| Text provided |
#20 – Nietzsche, Michael Tanner BOOK REVIEW

February 14, 2018

This review is slightly out of sequence (it’s actually #25) but it’s fresh in my mind so I’m going with it. This book is from the Past Masters series, short introductory books for university students intended to cover the major thinkers in the Western canon.

Past masters

Never once spelled that right

I’ve long believed that understanding the personality, situation and background to a writer will tell you at least as much about his writing as the words he leaves on the page do. Nietzsche was a weirdo. Here are some choice highlights of his life:

  • His first book The Birth Of Tragedy was published when he was 27, was briefly subject to controversy within German university circles [1] and then he was pretty much ignored until after his death.
  • He caught syphilis from an Italian prostitute, which is what ultimately drove him mad
  • He resigned from his professorship long after students had stopped attending his seminars, such was the lack of interest in his work.
  • Despite falling on hard times and nobody reading him, he never stopped writing. He would frequently go back to his own older books and write his own self-critique of them [2]
  • He was convinced he had momentous ideas that the world ignored at their peril, ideas which would destroy the current basis of morality [3]
  • He once had 118 days of migraines in a single year. Ouch.
  • He began as a disciple and fan of Wagner, writing his first book to valorise him. Then he fell out with him (so passively aggressively that apparently Wagner didn’t even realise he had for several years) and wrote his next books as anti-Wagner treatises [4]

Nonetheless he seems to be taken rather seriously in certain circles so it behoved me to inquire a little into his ideas. I have mixed feelings about him now, though bear in mind this book is the only thing on Nietzsche I’ve read so I’m somewhat at the mercy of Tanner’s own understanding of the man.

Things get off to a bad start with The Birth Of Tragedy. Nietzsche shows himself to be as susceptible as anyone to the utter insanity of the post-Hegelian German intellectual tradition. This tradition seemed to mostly follow this little loop:

1. Fall in with one particular “name” philosopher who is either currently in the zeitgeist or is fashionably contrarian. Draw heavily from his ideas.
2. Recast history (“historiography” I believe it’s called) as being an eternal battle between two opposing grand concepts. For Hegel it was the master and slave, for Marx a materialistic version of the same, for Nietzsche it was epic vs tragedy.
3. Shit this nonsense over hundreds of pages of interminable obfuscatory prose intended to make you look clever.
4. Hope everyone in the coffee houses talks about it and your own name is advanced.


This kind of thing

This is what all these snidey gamma fuckers were up to and it’s left a horrendous pseudo-intellectual tradition of high-sounding gibberish behind them [5]. I suppose we can’t blame Nietzsche for it when he was 27 years old and absorbed in that way of doing philosophy. Fortunately he appears to have grown out of it.

| Directives |
**a)** Name every person mentioned by name in the Nietzsche review.
**b)** Print the stretch of the Nietzsche review from "1. Fall in with" through "epic vs tragedy.".
**c)** Carry on writing the Nietzsche review from its last sentence.
You won't need the listing that comes after this text.

| Collected material |

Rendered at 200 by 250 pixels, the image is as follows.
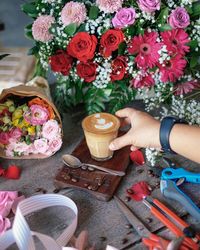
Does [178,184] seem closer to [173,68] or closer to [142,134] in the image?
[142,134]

| Written answers |
**a)** Nietzsche, Michael Tanner, Wagner, Hegel, Marx

**b)**
1. Fall in with one particular “name” philosopher who is either currently in the zeitgeist or is fashionably contrarian. Draw heavily from his ideas.
2. Recast history (“historiography” I believe it’s called) as being an eternal battle between two opposing grand concepts. For Hegel it was the master and slave, for Marx a materialistic version of the same, for Nietzsche it was epic vs tragedy.

**c)**
He wasted lots more paper with Human, All Too Human but then seems to settle down a bit with Daybreak and moves away from pretension and towards coherent argument. Tanner outlines in chapter one that Nietzsche is ironically misconstrued by history due initially to his work being badly translated until 1950, secondly by him writing copious notes that are works in progress rather than completed thoughts which later writers disingenuously cherry-picked from to lend weight to their own opinions. Also, people seem to have linked him inextricably to the Nazis [6]. It’s ironic because virtually the last thing Nietzsche wrote was this:

“Listen to me! For I am thus and thus. Do not, above all, confound me with what I am not!” [preface to Ecce Homo] [7]

Tanner asserts that Nietzsche was not a proponent of the nihilism that made him famous. He actually feared it’s onset. Primarily concerned with how culture can deal with the preponderance of human suffering (remember Nietzsche’s life was full of suffering) he’d first tested his ideas with the historiography that epic plays ennobled humans but were unsustainable and that tragedies nourished the soul more effectively.

By the time of Daybreak he’d begun speaking directly of morality in the sense moral philosophers do.

“There are two kinds of deniers of morality… first, to deny that the moral motives which men claim have inspired their actions really have done so… [second] to deny that moral judgements are based on truths”

He states he agrees generally with the second, and sometimes with the first. His full paragraph is an awfully wordy way of saying (i) people claiming moral virtue are often insincere and (ii) there are no foundational ethics. Still, what do I know. I think these Germans are all full of shit and tie themselves in knots constantly [8].

Unlike Marx, Nietzsche doesn’t like the idealistic telos of the German tradition, the idea that history is progressing towards a greater goal. Marx famously built his epistemology on the proposition that all ideas in the superstructure are conditioned by the economic infrastructure, and thus we take as timeless and immutable modes of thought that are specific and conditional. Nietzsche seems to agree in broad strokes but without the inevitable movement forwards. It could just as easily regress.

His worry is that modern society has lost its originator of moral belief (God) and is thus drifting towards nihilism. He states this in Twilight Of The Idols about “the English” philosophers:

“They are rid of the Christian God and now believe all the more firmly that they must cling to Christian morality. That is an English consistency… We others hold otherwise. When one gives up the Christian faith, one pulls the right to Christian morality from under one’s feet. This morality is by no means self evident; this point has to be exhibited again and again, despite the English flatheads. Christianity is a system, a whole view of things thought out together. By breaking one main concept out of it, the faith in God, one breaks the whole: nothing necessary remains in one’s hands.

When the English actually believe that they know ‘intuitively’ what is good and evil, when they therefore suppose that they no longer require Christianity as the guarantee of morality, we merely witness the effects of the dominion of the Christian value-judgement and an expression of the strength and depth of this dominion.”

I’m inclined to agree and certainly believe it an accurate prognostication of the decline of the West into atheism and degeneracy. The human mind is swayed primarily through habit, herd-instinct, and rhetoric. By kicking away the supporting pillar of Faith, the free-thinkers set the stage for ultimate collapse and rendered the West easy prey to the satanists cultural Marxists from within and the more fanatically-held Faith of Muslims rival cultures.

But is this very clever, to justify Nietzsche as a great thinker? Evidently his contemporaries didn’t think so.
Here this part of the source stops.